My requirements, listed by importance:
1) small memory footprint
2) high speed
3) low garbage generation
The application I'm working on runs continuously (24/7). I've
experimented a bit with pysqlite and Twisted to see which approach is
better suited (see attached example).
----
Question 1: I noticed that all of the Twisted based versions are very
slow compared to the plain sqlite3 test. This seems to be caused by
atomic transaction management, namely a commit after each insert.
Would be interested to know if there is a simple way to avoid this and
do my own transaction management (aka batch commit).
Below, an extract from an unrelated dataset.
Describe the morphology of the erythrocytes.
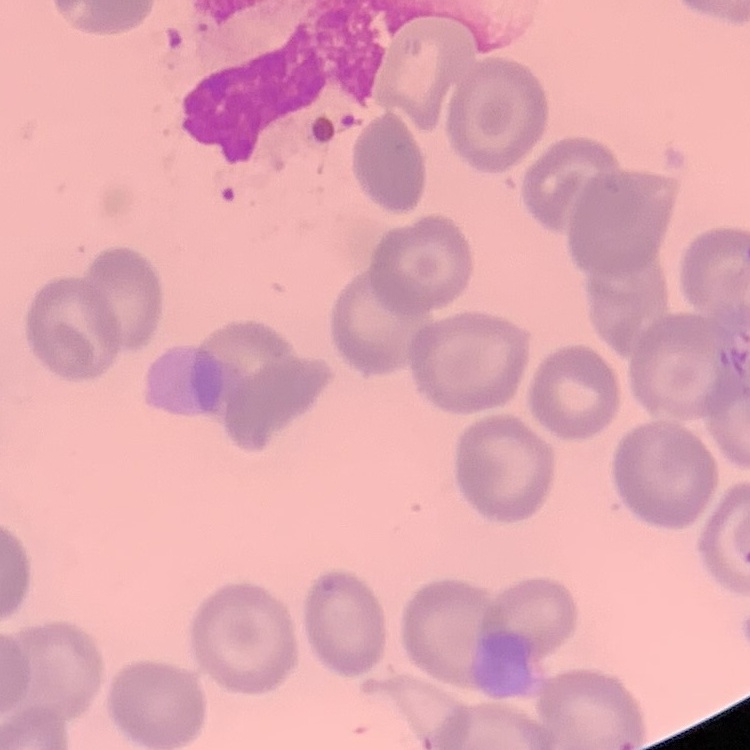
They show no rouleaux formation.

Thin blood film. Square crop of a larger photomicrograph. Field's or Giemsa stain.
One other thing is the greatly varying amounts of garbage generated
(peak memory) and memory usage between the Twisted variants.
----
Question 2: I would have expected B (Twisted ADBAPI) to behave very
similar to C/E since I'm using a connection pool of size 1 and all
requests are queued and handled sequentially.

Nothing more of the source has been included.